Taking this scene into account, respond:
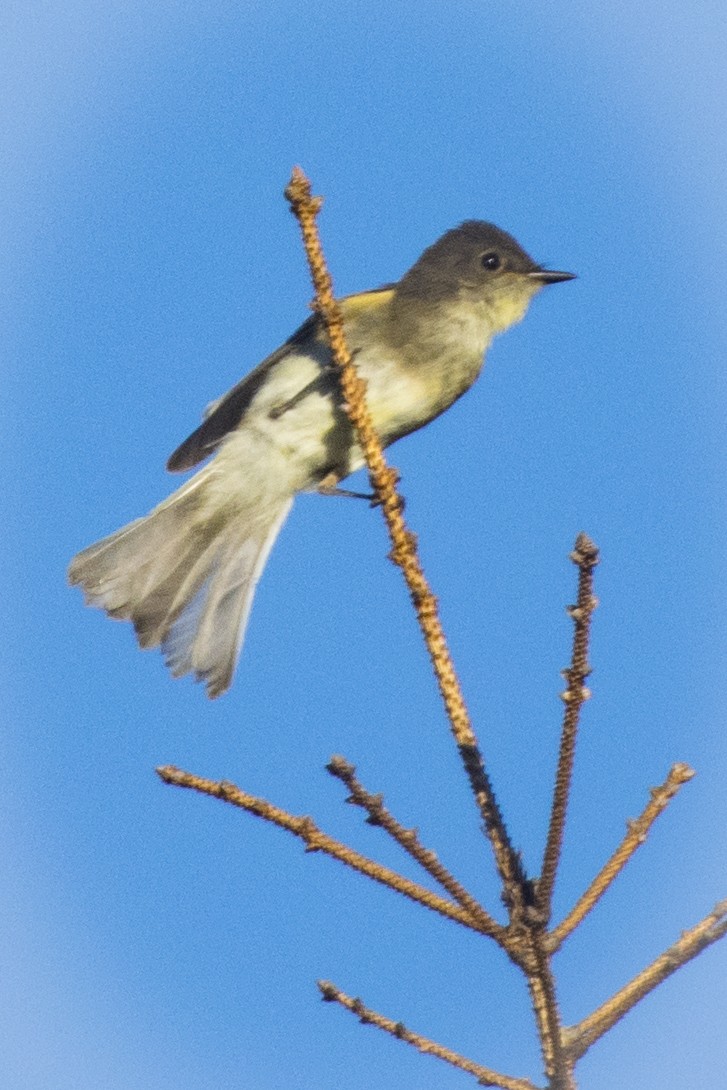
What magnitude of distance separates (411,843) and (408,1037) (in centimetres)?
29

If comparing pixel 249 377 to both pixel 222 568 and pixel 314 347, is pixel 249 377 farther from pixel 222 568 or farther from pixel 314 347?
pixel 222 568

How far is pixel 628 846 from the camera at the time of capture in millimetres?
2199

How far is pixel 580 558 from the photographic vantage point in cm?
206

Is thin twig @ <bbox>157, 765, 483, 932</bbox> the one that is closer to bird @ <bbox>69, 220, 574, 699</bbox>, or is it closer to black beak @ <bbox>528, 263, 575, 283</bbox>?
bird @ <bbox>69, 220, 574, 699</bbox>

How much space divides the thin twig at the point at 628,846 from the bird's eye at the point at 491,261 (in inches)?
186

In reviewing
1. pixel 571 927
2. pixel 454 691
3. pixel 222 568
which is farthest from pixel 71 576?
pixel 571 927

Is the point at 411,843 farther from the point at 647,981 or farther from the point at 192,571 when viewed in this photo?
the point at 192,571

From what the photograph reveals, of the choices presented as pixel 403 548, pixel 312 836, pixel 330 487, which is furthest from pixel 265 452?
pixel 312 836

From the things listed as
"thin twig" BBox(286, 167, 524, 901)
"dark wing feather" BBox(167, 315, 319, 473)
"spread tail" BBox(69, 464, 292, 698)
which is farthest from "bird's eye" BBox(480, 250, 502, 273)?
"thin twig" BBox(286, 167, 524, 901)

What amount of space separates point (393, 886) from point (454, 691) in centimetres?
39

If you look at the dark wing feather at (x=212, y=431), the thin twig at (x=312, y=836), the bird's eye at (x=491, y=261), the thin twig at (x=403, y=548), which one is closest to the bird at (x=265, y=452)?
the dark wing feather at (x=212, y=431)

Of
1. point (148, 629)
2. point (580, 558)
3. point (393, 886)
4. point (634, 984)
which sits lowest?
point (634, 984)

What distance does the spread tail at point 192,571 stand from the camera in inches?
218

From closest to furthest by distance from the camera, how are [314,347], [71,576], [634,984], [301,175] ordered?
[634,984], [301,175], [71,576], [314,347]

■ GOAL ■
Retype all of the records above line for line, without changing anything, and leave the pictures out of your answer.

■ RESPONSE ■
Taking this scene into account, respond:
What magnitude of distance separates (411,843) and (408,1037) (in centimetres)?
29

If comparing pixel 249 377 to both pixel 222 568 and pixel 314 347, is pixel 249 377 farther from pixel 222 568 or farther from pixel 314 347?
pixel 222 568

How far is pixel 628 846 from the camera at the time of capture in millimetres?
2199

How far is pixel 580 558 from the photographic vantage point in cm?
206

Is thin twig @ <bbox>157, 765, 483, 932</bbox> the one that is closer to bird @ <bbox>69, 220, 574, 699</bbox>, or is it closer to black beak @ <bbox>528, 263, 575, 283</bbox>?
bird @ <bbox>69, 220, 574, 699</bbox>

How much space divides the thin twig at the point at 628,846 from the bird's eye at the point at 491,261 (in inches)?
186

In reviewing
1. pixel 571 927
2. pixel 454 691
3. pixel 222 568
which is farthest from pixel 71 576?
pixel 571 927

Is the point at 411,843 farther from the point at 647,981 or farther from the point at 192,571 when viewed in this photo?
the point at 192,571

From what the photograph reveals, of the choices presented as pixel 403 548, pixel 312 836, pixel 330 487, which is furthest from pixel 265 452?
pixel 312 836

From the things listed as
"thin twig" BBox(286, 167, 524, 901)
"dark wing feather" BBox(167, 315, 319, 473)
"spread tail" BBox(69, 464, 292, 698)
which is farthest from "bird's eye" BBox(480, 250, 502, 273)?
"thin twig" BBox(286, 167, 524, 901)

What amount of space separates point (393, 886) from point (454, 691) in centimetres?
39

If you look at the dark wing feather at (x=212, y=431), the thin twig at (x=312, y=836), the bird's eye at (x=491, y=261), the thin twig at (x=403, y=548), which one is closest to the bird at (x=265, y=452)?
the dark wing feather at (x=212, y=431)

Of
1. point (148, 629)
2. point (580, 558)
3. point (393, 886)
4. point (634, 984)
which sits lowest?
point (634, 984)

What distance does the spread tail at point 192,571 stand from the camera in inches?
218

From closest to furthest by distance from the camera, how are [314,347], [71,576], [634,984], [301,175] ordered?
[634,984], [301,175], [71,576], [314,347]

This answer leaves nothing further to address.